— Goal —
Copy the forum post from "Actually we manage" up to and including "2 SSD of OS.", changing "Dell R760XD2" to "Dell R750XD" throughout.

— Selected extract —
______

Thanks all for response.

The CPU will be Intel Xeon 6740E @ 2.4Ghz / 96 cores no HT. // DRR at 6400 Mhz

Actually we manage a ceph cluster full NVME for RGW with 30TB NVME drive 
(Solidigm), it works like champ, but the price per TB/ disk increased during 
the last months.

And the other cluster we managed got several Dell R740XD with 12 disk , 2 NVME 
, 2 SSD for OS, that works quite good, but we we're looking for something more 
dense.

Maybe we should move to Dell R760XD2 with 24 drives, 2NVME and 2 SSD of OS.

We got this "60/90node" from IBM Hardware recommendation for large clusters 
+2PB as they recommend use Dell DSS7000

The main target of this cluster will be 4-5PB for just S3 Storage and main 
customers with usage for backups storage.

The power density per rack at least for us is not a problem, DCs are looking to 
hold racks of 7-15KW per rack, and a single rack can hold about 1000-1200KG.

We know (I also know) that we best cluster for ceph is always a flash/ssd/nvme 
one for RGW as small writes/deletes don’t penalize the performance , but 
currently the price/TB didn’t drop even in the 100TB NVME/SSD drives. (10K $ 
per drive)

Just a note, our current bandwitch usage for RGW is about 10-14 Gbps on peaks.

Thanks all for amazing notes and time to response my question.

Regards,
Manuel



-----Mensaje original-----
De: Anthony D'Atri <anthony.da...@gmail.com> 
Enviado el: viernes, 8 de agosto de 2025 2:43
Para: dar...@soothill.com
CC: ceph-users@ceph.io; Mark Nelson <mark.nel...@clyso.com>
Asunto: [ceph-users] Re: 60/90 bays + 6 NVME Supermicro


> So my question is what is the use case. S3 is not a use case it’s a protocol 
> to access the storage.

______

— Data provided —
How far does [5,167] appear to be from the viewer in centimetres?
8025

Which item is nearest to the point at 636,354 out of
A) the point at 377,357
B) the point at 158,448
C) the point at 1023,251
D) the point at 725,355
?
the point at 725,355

______

— Solution to this problem —
Actually we manage a ceph cluster full NVME for RGW with 30TB NVME drive 
(Solidigm), it works like champ, but the price per TB/ disk increased during 
the last months.

And the other cluster we managed got several Dell R740XD with 12 disk , 2 NVME 
, 2 SSD for OS, that works quite good, but we we're looking for something more 
dense.

Maybe we should move to Dell R750XD with 24 drives, 2NVME and 2 SSD of OS.